In a recent survey of FPGA designers on EDA tools done by EE Times, I noticed a considerable drop (almost 50%) in the use of Formal Verification (FV) between 2005 and 2006. At the same time, they predict their usage will increase in the future. I attribute some of this drop to the design methodology change required to get the potential benefit from FV.
A good presentation from Harry Foster, ex-Jasper, current Mentor, describes why methodology is important. Use in the FPGA design flow will continue to creep up as previous ASIC designers move to FPGA design (and bring their FV experience with them), and design complexity continues to expand while schedules don’t.
As design complexity increases, the percentage of total design time spent on verification increases. Common estimates are that design verification exceeds 50% of the design time.
Traditional ASIC verification has relied heavily on simulation where test stimuli are fed to the design, and the output is checked for correct results. Simulation has become much more common in the FPGA verification flow as well, although because of the re-programmable fabric, the FPGA designer has more chip-level options – for example using an internal FPGA logic analyzer such as Xilinx’s ChipScope™ or Lattice’s ispTRACY™ products.
All verification techniques have their pros and cons. As more time is spent in simulation, the coverage improves at a slower rate. Moreover, the best that simulation can tell a designer is that, “no bugs have been found yet”, rather than the much more useful, “this design is correct”.

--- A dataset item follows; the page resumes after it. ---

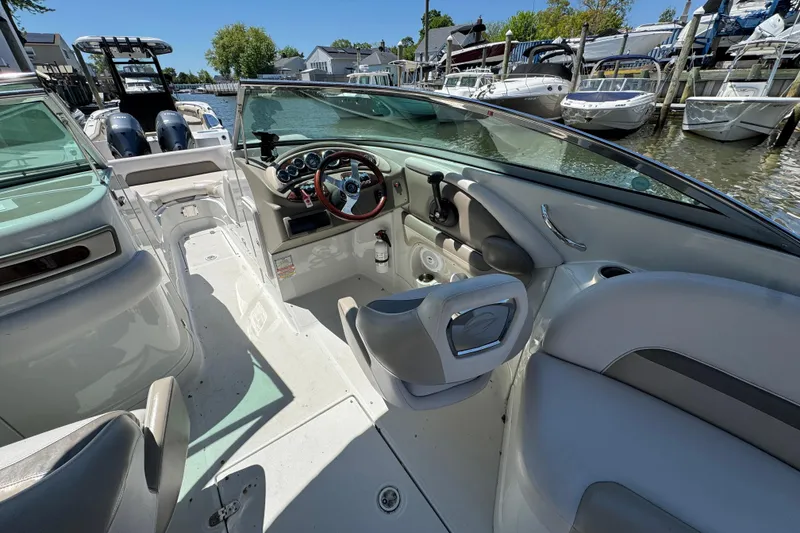 Slide: The Image of 2013 Crownline Eclipse E6 XS boat interior with steering wheel and seating at a marina. - 10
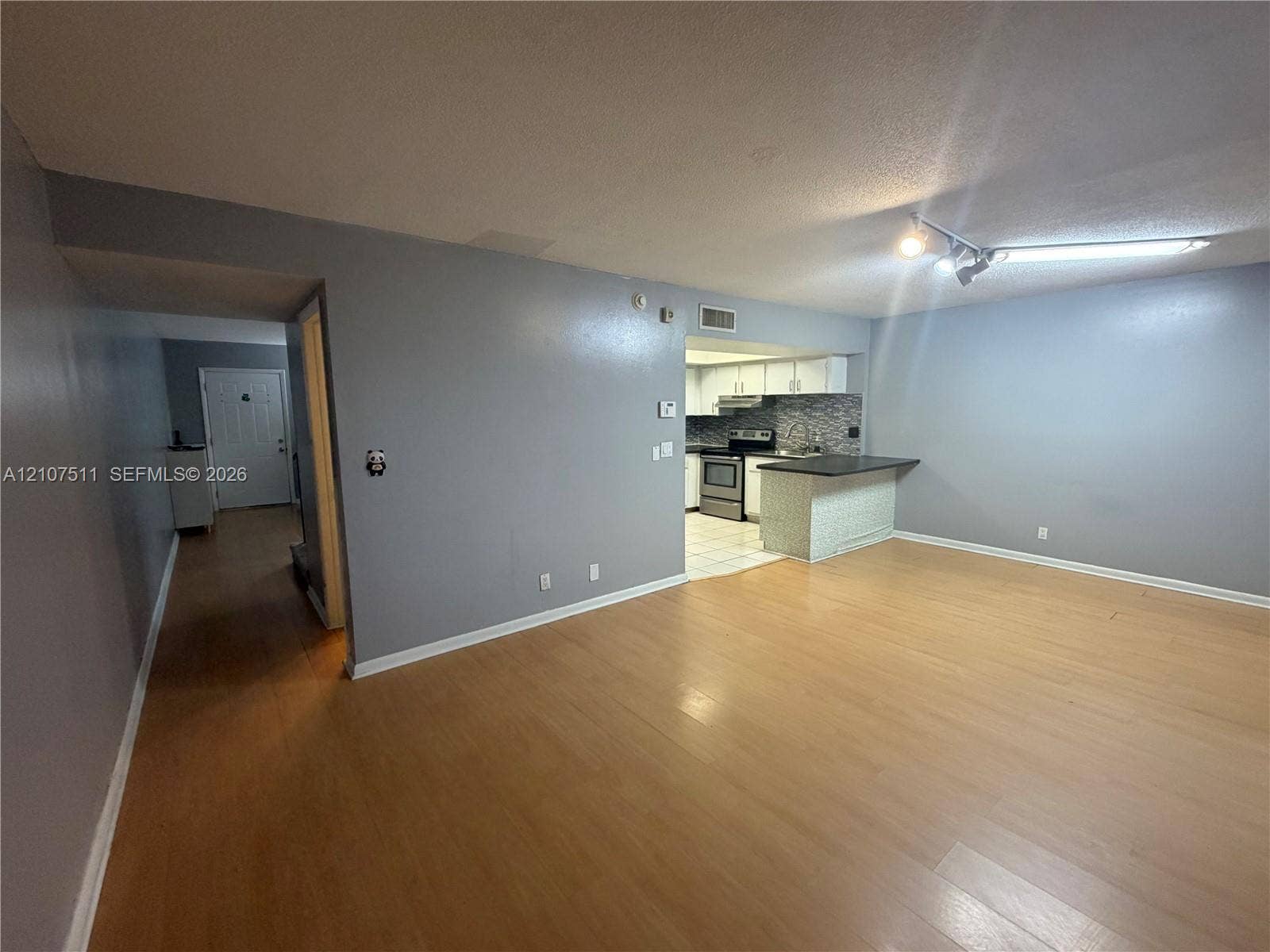 12 S Valencia Drive, #5-4, Davie, FL 33324 Open-concept interior featuring light wood-finish flooring, a kitchen breakfast bar with stone-finish base, tile flooring in the kitchen area, and track lighting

Formal verification is a technique that takes a very different approach to verifying a design. It also has its pros and cons, but the consensus is that that Simulation and Formal Verification are very complementary. Together, they have the potential of giving the highest verification coverage in the fastest time (lowest cost).
Formal verification relies on “rules” that have been defined by the user that characterize how the design should behave – the so-called design intent. For example, in a bus protocol, if bus signal A should never be high two cycles after bus signal B goes low, this can be captured as a rule. These rules can be checked in two fundamental ways:
- Dynamic or Simulation Based: while the design is running in simulation, the rules are checked for any violations.
- Static: through formal analysis of the netlist, counter-examples are created which show how a rule can be violated. If this counter-example was run through a simulator, the violation could be observed.
Both dynamic and static FV approaches are used in Assertion Based Verification (ABV). Like a simulation testbench, the FV rules have to be created by the design or verification engineer. Two rule languages have emerged:
- SystemVerilog Assertions (SVA) are part of the SystemVerilog language, and can be a powerful method for designers to capture and formally document their design intent during design entry.
- PSL is more HDL language neutral, and has additional support for more advanced formal verification techniques.
A paper comparing the two languages can be found at: http://www.pslsugar.org/papers/pslandsva.pdf
Formal verification is not new, and its general adoption has been slow. Certain designs that have high concurrency and lower sequential depth (e.g. processors), are ideal for formal verification and the technique is commonly used. A few rules can accomplish much more than many simulation test vectors.
However, the fact that simulation and formal verification are complementary requires the user to know how they are going to apply the two techniques. This requires much more upfront planning, expertise in rule generation, and basically adopting a new design methodology. That kind of thing doesn’t happen overnight.